Another Hit Like a Girl champ, 17-year-old Rebecca Webster of Westport, Connecticut, seconds that sentiment. “There’s not a lot of female drummer role models for me to look to,” Webster says, ironically, given that it was her grandmother who originally turned her on to the instrument.
“When I was in my early 50s, for reasons I never understood, I suddenly became obsessed with wanting to learn how to drum,” says Maida Webster, 74, Rebecca’s grandma. “Twenty-plus years ago, a 50-something-year-old woman looking for drum lessons was really an anomaly; I went to multiple music stores and they looked at me like I was crazy.”
She found a drum instructor willing to give lessons in her home, and she continued playing for a few years.
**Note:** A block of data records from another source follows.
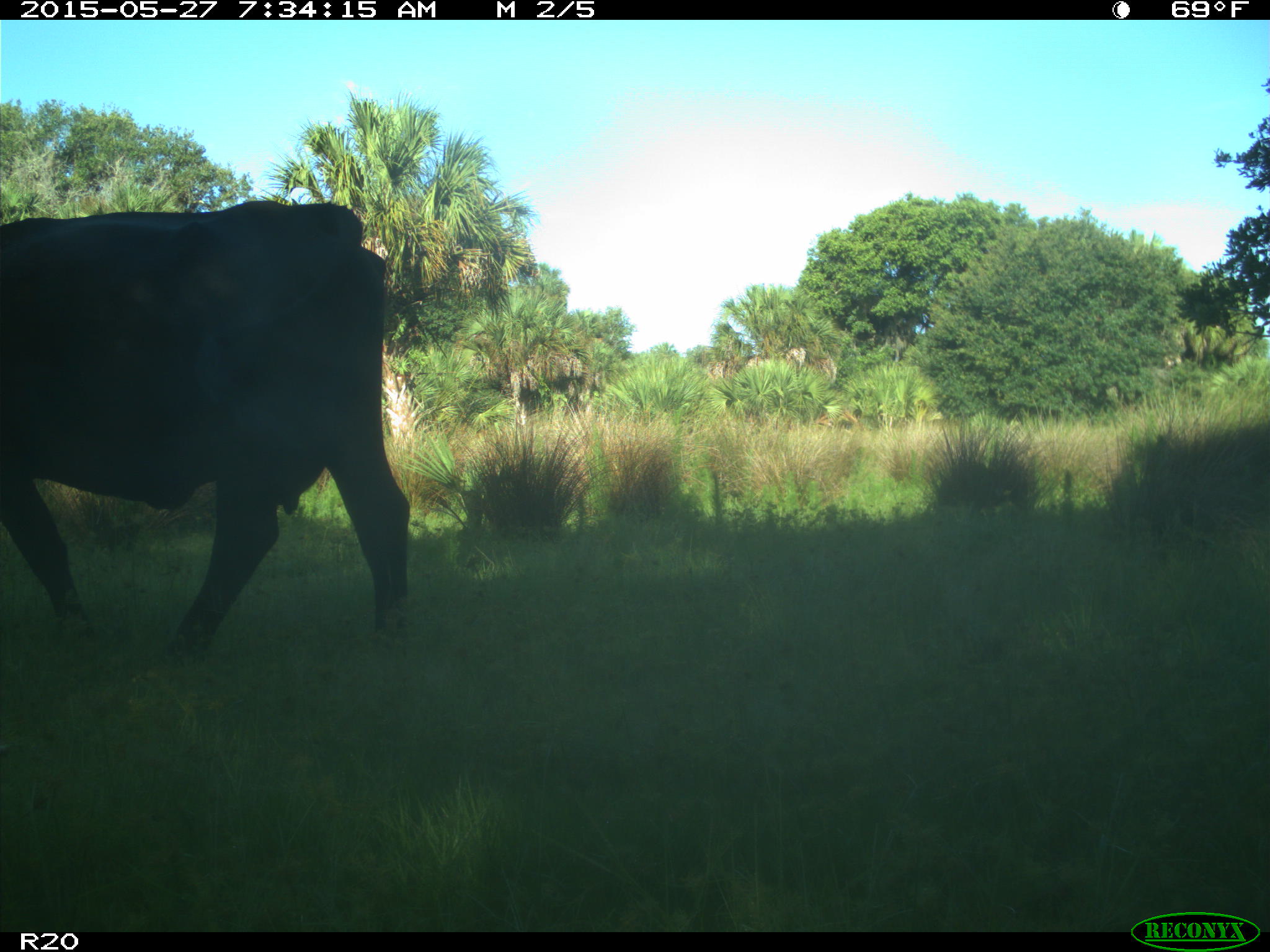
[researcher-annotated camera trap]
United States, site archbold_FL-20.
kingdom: Animalia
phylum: Chordata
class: Mammalia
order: Artiodactyla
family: Bovidae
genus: Bos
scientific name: Bos taurus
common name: domestic cow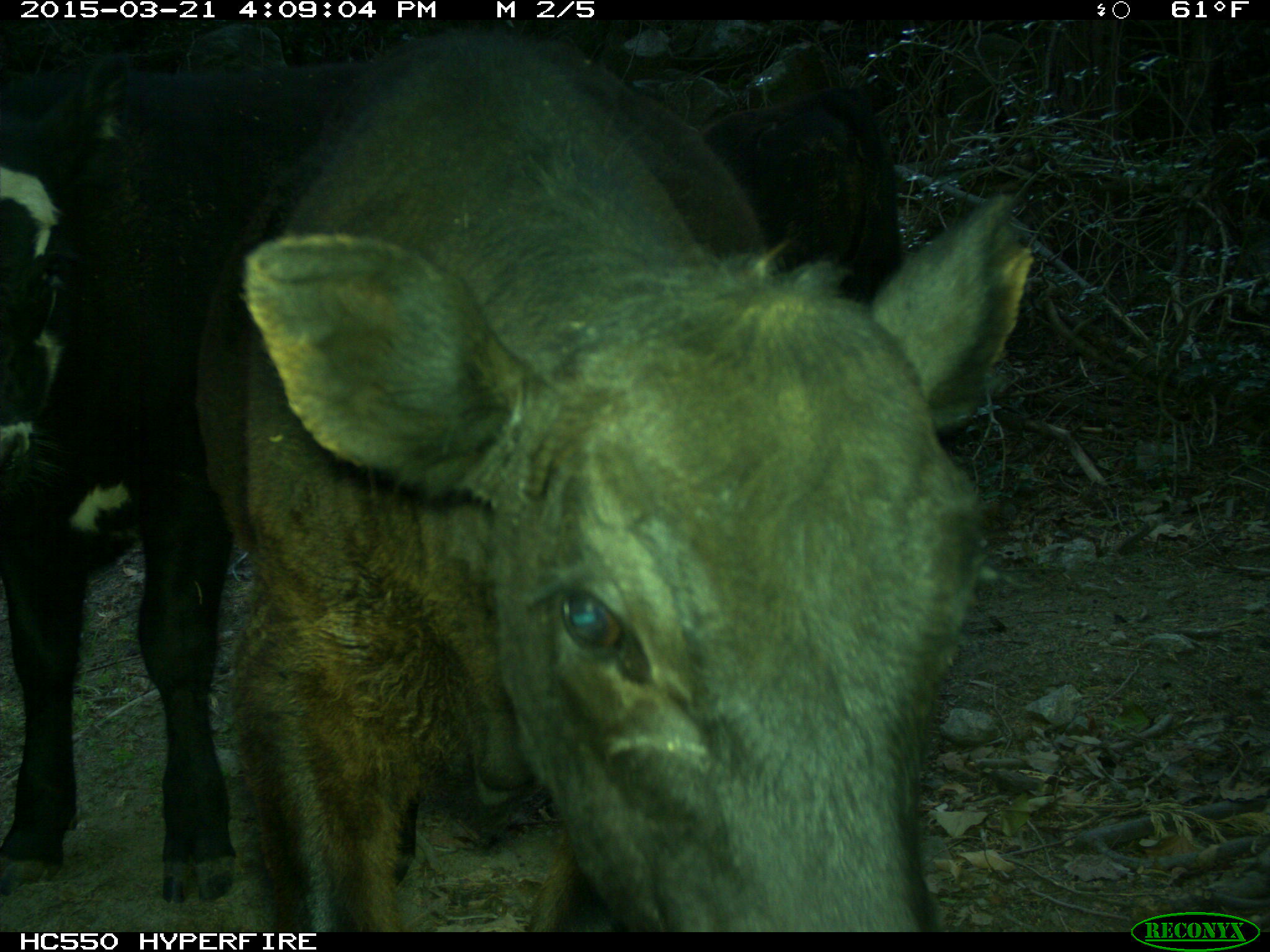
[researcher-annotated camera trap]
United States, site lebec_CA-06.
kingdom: Animalia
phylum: Chordata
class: Mammalia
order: Artiodactyla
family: Bovidae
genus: Bos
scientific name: Bos taurus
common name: domestic cow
By the time her first grandchild, Rebecca, was 13 months old, Maida was playing beats with her own hands on a kitchen counter while Rebecca determinedly tapped the beats back to her. When Rebecca was 9, Maida gifted her granddaughter her old drum set.
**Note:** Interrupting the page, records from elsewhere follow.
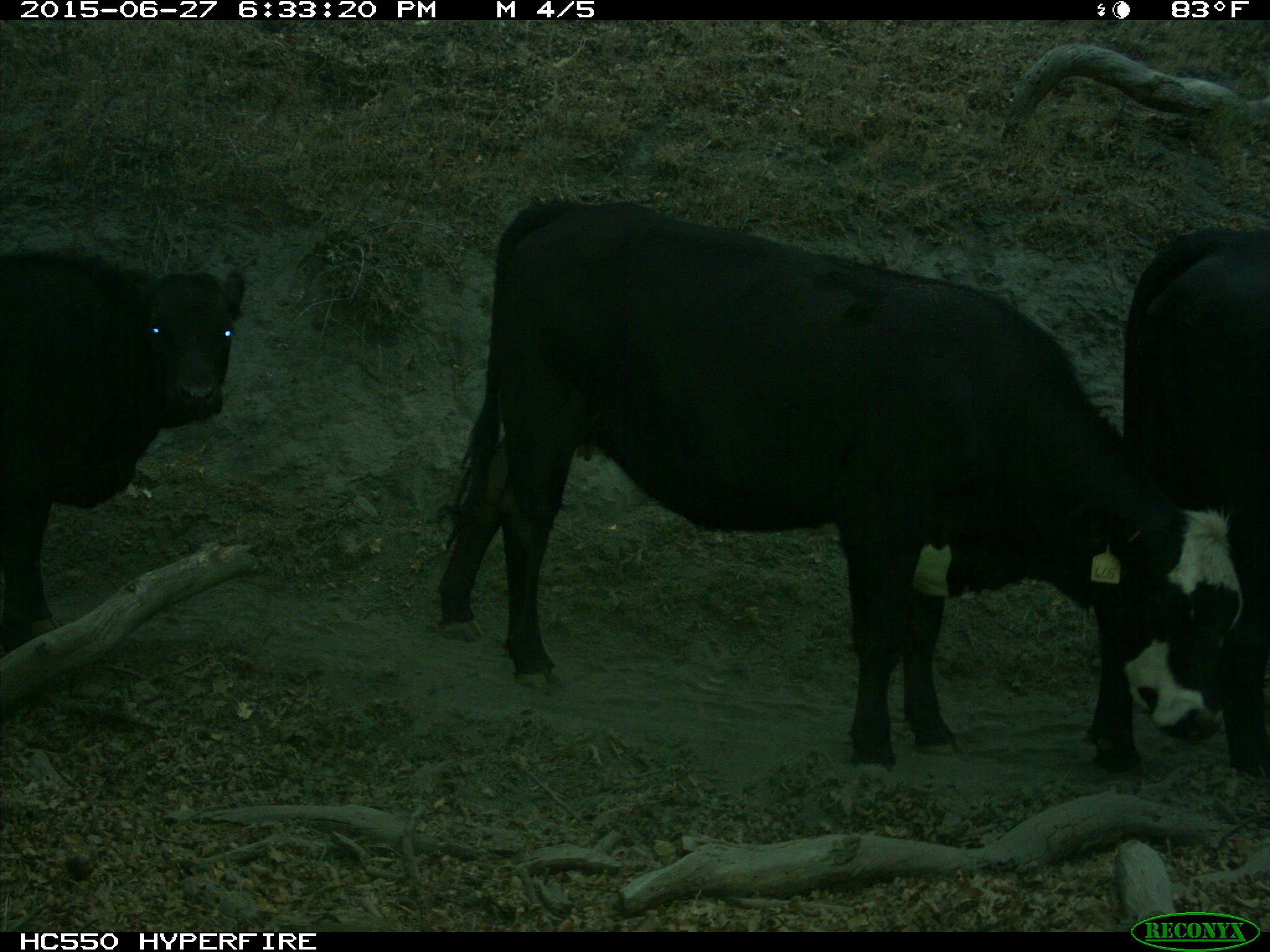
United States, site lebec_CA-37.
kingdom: Animalia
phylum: Chordata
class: Mammalia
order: Artiodactyla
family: Bovidae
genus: Bos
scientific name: Bos taurus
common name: domestic cow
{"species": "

Rebecca, now a conscientious high school senior, has been playing ever since, but she says discovering the Hit Like a Girl contest made her feel less like an outlier: “I always knew that I loved music, but it probably wasn’t until around the time of the contest where I realized I actually wanted to pursue this as a career.”
Two years ago, Webster’s father urged her to enter Hit Like a Girl, and she won first prize in the under-18 drum-set performance contest. She describes her playing style as “tasteful,” explaining that she simply “tries to play what the music needs,” but in her submission clip she executed a medley of drum tracks by the jazz-rock-funk fusion act Snarky Puppy, in an uncharacteristically showy but controlled frenzy.
Webster, who is applying to colleges now, wants to major in jazz performance, and after graduating she hopes to make a living by touring, doing session work, and maybe even getting into producing. “I just want to stay in the game as best I can,” she says.
On a recent Wednesday evening at The Bitter End nightclub in Downtown Manhattan, Webster played the drums for an all-female pop-folk act, the Isabella Rose Trio. A few songs into their set, they eased into a cover of The Pretenders song “Brass in Pocket,” the 1979 hit where Chrissie Hynde assures the listener she’s “gonna make you, make you, make you notice.”
Halfway through the tune, Webster added a couple of original fills, and like thousands of newly determined female drummers around the world who’ve entered Hit Like a Girl, she’s using her arms and using her legs to make you notice.